Pose Estimation API¶
Facial landmark detection and pose estimation interfaces.
Core Classes¶
Pose Estimator¶
Main pose estimation interface.
from demos.process import PoseEstimator
estimator = PoseEstimator(
config="configs/hrnet_w32.py",
checkpoint="checkpoints/hrnet.pth",
device="cuda:0"
)
Methods¶
estimate_keypoints()¶
keypoints = estimator.estimate_keypoints(
image=face_crop,
return_heatmaps=False,
return_confidence=True
)
batch_estimate()¶
MMPose Integration¶
from mmpose.apis import init_pose_model, inference_top_down_pose_model
# Initialize model
pose_model = init_pose_model(
config="configs/hrnet_w32_coco_256x192.py",
checkpoint="checkpoints/hrnet_w32.pth"
)
# Run inference
results, _ = inference_top_down_pose_model(
pose_model,
image,
person_results=bboxes,
return_heatmap=True
)
Keypoint Operations¶
Keypoint Format¶
# Standard keypoint format: [x, y, confidence]
keypoints = [
[120.5, 85.2, 0.95], # Point 0
[125.1, 88.7, 0.92], # Point 1
# ... 68 points total
]
# Flatten format for COCO
flat_keypoints = []
for x, y, conf in keypoints:
flat_keypoints.extend([x, y, 2 if conf > 0.5 else 0])
Keypoint Utilities¶
from demos.utils import (
normalize_keypoints,
denormalize_keypoints,
calculate_nme,
smooth_keypoints
)
# Normalize to [0, 1]
norm_kpts = normalize_keypoints(keypoints, image_size)
# Calculate error
nme = calculate_nme(predicted_kpts, ground_truth_kpts, face_size)
# Smooth trajectory
smoothed = smooth_keypoints(keypoint_sequence, window_size=5)
Landmark Conversion¶
Format Conversion¶
from landmark_converter.apply_model import LandmarkConverter
converter = LandmarkConverter(
model_path="converters/68to48.pth",
input_format=68,
output_format=48
)
# Convert landmarks
primate_landmarks = converter.convert(human_landmarks)
Cross-Dataset Mapping¶
from landmark_converter.utils import (
map_dlib_to_coco,
map_coco_to_openpose,
map_mediapipe_to_coco
)
# Convert between formats
coco_landmarks = map_dlib_to_coco(dlib_landmarks)
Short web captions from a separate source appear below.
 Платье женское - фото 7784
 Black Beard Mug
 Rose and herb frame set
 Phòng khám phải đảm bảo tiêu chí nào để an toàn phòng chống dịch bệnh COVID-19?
openpose_landmarks = map_coco_to_openpose(coco_landmarks)
Pose Configuration¶
HRNet Configuration¶
pose_config = dict(
model=dict(
type='TopDown',
backbone=dict(
type='HRNet',
in_channels=3,
extra=dict(
stage2=dict(
num_modules=1,
num_branches=2,
num_channels=[48, 96]
),
stage3=dict(
num_modules=4,
num_branches=3,
num_channels=[48, 96, 192]
)
)
),
keypoint_head=dict(
type='TopdownHeatmapSimpleHead',
in_channels=48,
out_channels=68,
loss_keypoint=dict(type='JointsMSELoss')
)
)
)
Heatmap Processing¶
Heatmap Operations¶
from mmpose.core import get_max_preds, transform_preds
# Extract keypoints from heatmaps
coords, confidence = get_max_preds(heatmaps)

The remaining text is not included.